Jeremy Masding, one if the longest-serving senior bankers, plans to step down as chief executive of Permanent TSB next year.
The bank has started a recruitment process to replace him.
The bank which is 75% owned by the Government has come back from the brink since 2012 when he joined the bank.
However, the search for a new chief executive is likely to renew the focus on the Government’s pay cap, which some senior executives from rival banks had sought in the past to lift.
Mr Masding, who was paid €544,000 last year, will not be in line for an exit package when he departs in 2020.
When he took over, the bank was in a parlous position holding a huge amount of non-performing loans on its books.

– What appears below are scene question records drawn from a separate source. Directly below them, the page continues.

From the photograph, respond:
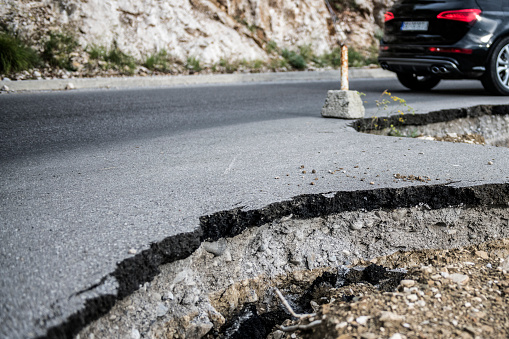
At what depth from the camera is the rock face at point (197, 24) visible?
32.8 ft

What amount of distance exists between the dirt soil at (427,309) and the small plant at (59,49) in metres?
8.26

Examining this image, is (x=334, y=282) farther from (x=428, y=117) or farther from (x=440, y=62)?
(x=440, y=62)

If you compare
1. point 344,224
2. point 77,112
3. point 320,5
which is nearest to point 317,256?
point 344,224

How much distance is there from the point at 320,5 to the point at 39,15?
833 cm

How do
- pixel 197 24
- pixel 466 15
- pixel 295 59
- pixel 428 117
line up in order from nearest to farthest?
pixel 428 117 → pixel 466 15 → pixel 197 24 → pixel 295 59

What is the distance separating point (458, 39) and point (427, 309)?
5.93m

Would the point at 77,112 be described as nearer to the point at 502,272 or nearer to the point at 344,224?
the point at 344,224

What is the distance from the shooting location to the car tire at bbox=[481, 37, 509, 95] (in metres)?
6.89

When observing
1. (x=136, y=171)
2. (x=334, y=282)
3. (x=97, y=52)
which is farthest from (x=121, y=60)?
(x=334, y=282)

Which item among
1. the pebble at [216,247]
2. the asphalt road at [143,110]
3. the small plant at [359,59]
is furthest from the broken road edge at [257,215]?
the small plant at [359,59]

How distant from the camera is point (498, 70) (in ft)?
23.1

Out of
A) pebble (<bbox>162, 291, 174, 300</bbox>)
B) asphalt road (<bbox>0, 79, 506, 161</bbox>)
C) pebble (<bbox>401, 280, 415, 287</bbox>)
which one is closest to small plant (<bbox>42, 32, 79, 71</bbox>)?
asphalt road (<bbox>0, 79, 506, 161</bbox>)

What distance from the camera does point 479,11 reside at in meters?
6.74

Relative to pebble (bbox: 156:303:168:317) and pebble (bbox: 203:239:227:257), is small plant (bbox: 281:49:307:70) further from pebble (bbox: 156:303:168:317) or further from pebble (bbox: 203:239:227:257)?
pebble (bbox: 156:303:168:317)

By this year, the bank hailed a major turning point after moving from managing an underwater loan book to investing in technology and then starting to offload, following an initial uncertain start, some of those soured loans. However, around 10% of its loan book is still non-performing, much higher than most of its rivals.
To the surprise of many, the bank was able to sell shares in an initial public offering in 2015 in which the Government cut its stake to 75%.
Irish banks in recent years have been weighed by the fallout of Brexit as investors shunned Irish and British assets.
Permanent TSB was this year fined a record €21m by the Central Bank for its part in the industry-wide tracker mortgage scandal that had its genesis more than a decade ago.
“Jeremy and his team oversaw a very complex and challenging turnaround which has restored Permanent TSB to a position of significance in the Irish banking market,” said chairman Robert Elliott.
“Jeremy leaves the bank in an immeasurably stronger position than when he took up the role.
“On behalf of the board, I want to express our deep appreciation for his huge commitment over the past eight years.”